This hamster-wheel “treatment” creates mass detention of the mentally ill by allowing some to be forced into the purgatory of ineffective treatment and solitary confinement—forgotten about for most of their lives. Indeed, that is exactly what seems to have happened to a young, African American man named Lemon Howard in the 1960s and continues today through stories relating similar facts but bearing different names—Cadarius Johnson, a 16-year-old, mentally disabled African American, accused of attempting to kill a police officer and charged as an adult for attempted first-degree murder of a police officer, despite his mental illness and youthful age; Anthony Tellis and Bruce Charles, two prisoners who suffer from mental illnesses and who brought a lawsuit against Davide Wade Correction Center in Homer, Louisiana, outlining the lack of mental health treatment, frequent unaddressed suicide attempts, and inhumane treatment (one claim is that “mentally ill prisoners were forced to kneel or bend down and bark like dogs to get food”); and Louis Fano, who was diagnosed with bipolar disorder, had a history of self-harm, was sent to solitary confinement, was ordered to stop taking antipsychotic medication, and was found hanged in East Baton Rouge Parish Prison. And there are countless others. See Raven Rakia, “New Orleans Wants to Make Its Notorious Jail Bigger,” Appeal, Apr. 15, 2019 (noting the untenable conditions at Orleans Parish Prison, where at least “28 suicide attempts” were made in January and February 2019).
For the mentally ill who do not enter the maze through involuntary commitment, their “life sentence” awaits through arrest and incarceration.
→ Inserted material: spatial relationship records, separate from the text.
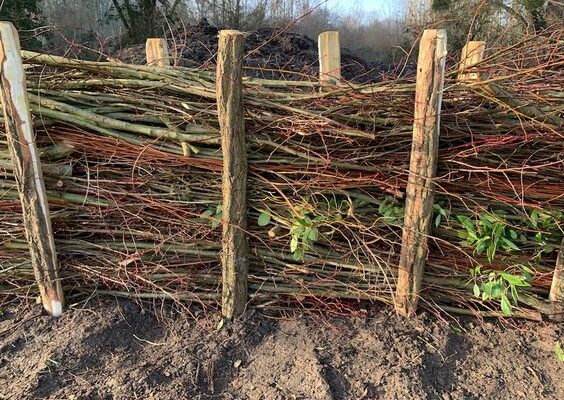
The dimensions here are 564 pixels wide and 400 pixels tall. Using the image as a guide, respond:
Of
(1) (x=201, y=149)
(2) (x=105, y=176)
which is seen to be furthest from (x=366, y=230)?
(2) (x=105, y=176)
These men’s stories are eerily similar, but Mr. Howard’s story—a tale of racial profiling, wrongful accusations, indistinguishable treatment from both mental health facilities and the penal system, and “treatment” rendered without informed consent first being obtained—demonstrates how horrific Louisiana’s “tricks” and “treatment” can be. Mr. Howard was born in Frierson, Louisiana, to a family of sharecroppers in 1940. Around the time Mr. Howard would have been in fifth grade, he quit school to assist his father on their farm. Mr. Howard’s prospects dwindled from there on, not only because he was an impoverished, African American man in the Jim Crow South, but also because he would be diagnosed with schizophrenia and mild to moderate “mental retardation.” The earliest documentation of Mr. Howard’s life is his involuntary civil commitment, initiated by his father, to ELSH in 1962. This commitment began shortly after Mr. Howard had been stabbed and left for dead and, thereafter, began experiencing night terrors and hallucinations. While at ELSH, Mr. Howard was subject to electroconvulsive therapy and, purportedly, admitted to nightmares and hallucinations about a woman. Investigators and doctors treating Mr. Howard believed that woman to be a wealthy, white female from Shreveport—Mary Booth. (Electroconvulsive therapy (ECT) “often works when other treatments are unsuccessful and can benefit pregnant and lactating women, seniors, people with limited tolerance to psychiatric medications and those who are at high risk of suicide. . . . During treatment, electric currents are passed through the brain, deliberately triggering a brief seizure that can reverse the symptoms of certain mental illnesses.” Baton Rouge General, Electroconvulsive Therapy.)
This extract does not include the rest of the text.